For me, the social aspect is the most important. Although you can play little competitive Minecraft minigames, the main experience is collaboration. You can enter a world with friends and build and explore together. For many children – especially non–neurotypical children or shy or awkward or lonely ones – it was a godsend, a way to make meaningful friendships without having to cope with or understand many of the intricacies of physical contact.

How valuable is this? Where should I even start? After writing a novel in which Minecraft is the main component, I have spent the last two years talking about autism and Minecraft, and the power of video games at festivals, conferences, bookstores, and libraries. Whenever I talk, I talk to people afterward, and I always see a parent standing next to a slightly shy child somewhere in the little queue, and they both look kind of worried or hesitant and don’t know exactly what to say.

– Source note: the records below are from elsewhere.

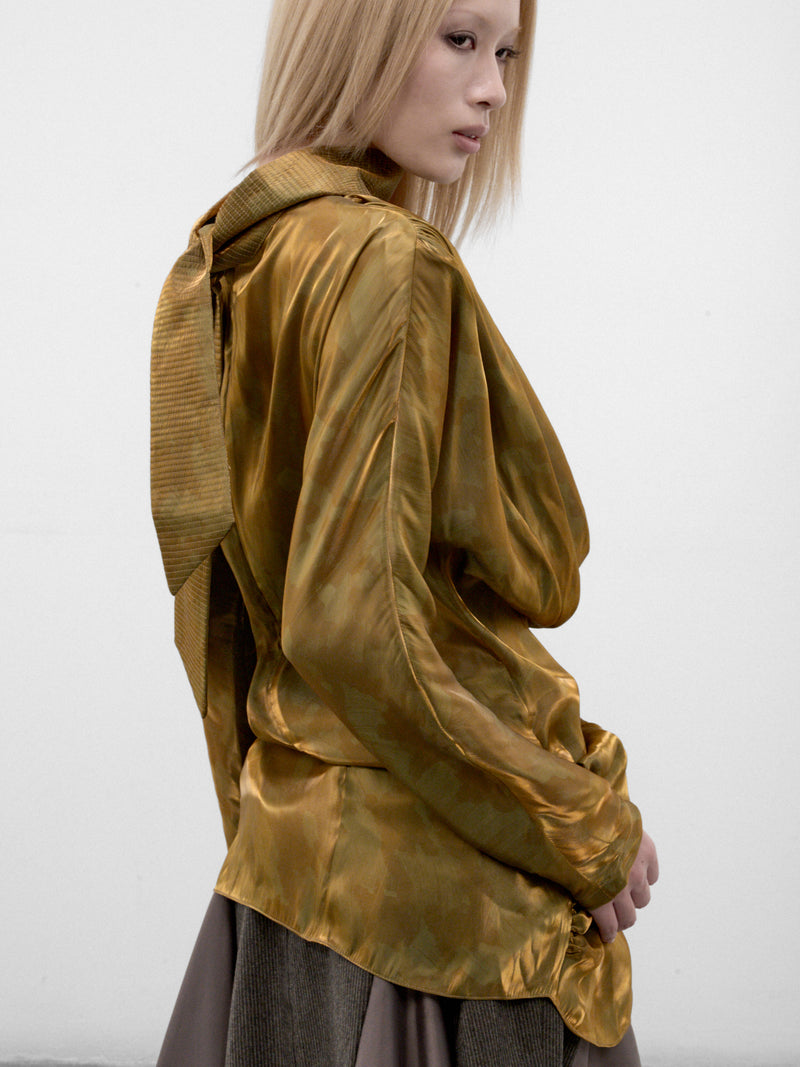 Gold Satin Gathered Drapery Top (KKWAW26SH02-138-GOLD-BRUSH)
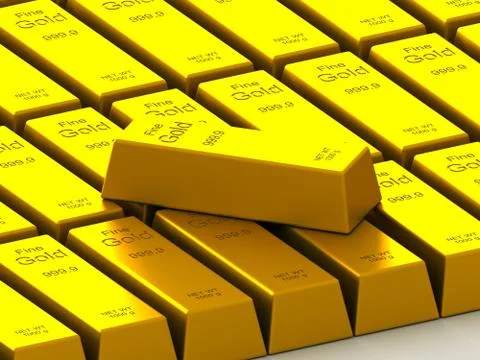 Stacks of gold bars on the white Ilustración de archivo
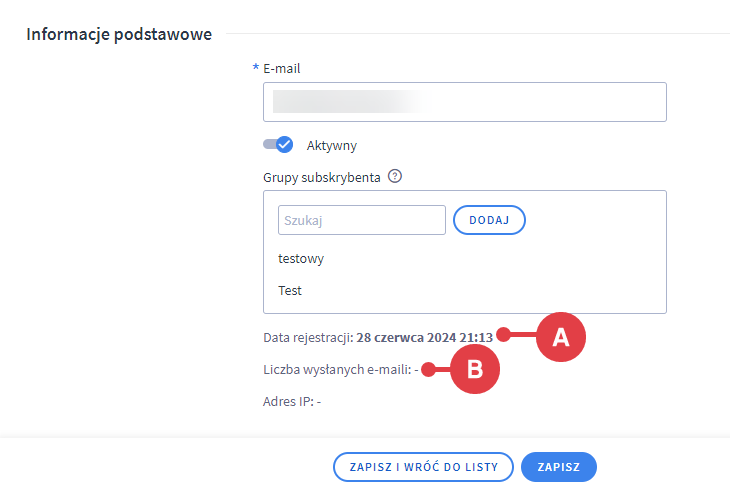 W edycji subskrybenta znajdziesz datę rejestracji i liczbę wysyłanych wiadomości Panel administracyjny sklepu > Zwiększaj sprzedaż > Newsletter > Subskrybenci > Dodawanie > Formularz > Dodatkowe pola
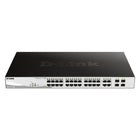 D-Link – Commutateur intelligent PoE Gigabit administrable 24 ports avec 4 fentes SFP combinées (DGS-1210-28MP)-Commutateur intelligent PoE administrable avec budget PoE total de 370 watts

But then they will tell me their story. Their son or daughter barely spoke, struggled at school, and had no friends – and oh God, I saw the worry, worry, and grief every time they talked to me. But then her child started playing Minecraft. Often this is a problem at the beginning because the parents are not always gamers, but the next thing everyone knows is that the child has friends, they are assembling Hogwarts, they are chatting, and they are confident. You have ideas and plans. I’ve heard it dozens of times, all over the world, from Brussels to Dubai, and it never gets old: this game has changed our lives.

I sometimes struggle to keep it together when I’m sitting there, nodding and smiling approvingly. Because in the back of my mind, this old Xbox 360 is in the attic, and what lives on it and what it means. My kid built the house when we weren’t sure if he would ever draw, paint, or do anything, and the goddamn sunlight of it, the beauty of it. Relief.

So forget about the sales figures, the revolutionary industry practices, and the “brand extensions.” Ten years of Minecraft were 10 years when people found a place to be creative, expressive, and social, where they felt safe and welcome, and 10 years when parents like me watched, stuck together, and finally thought. Finally.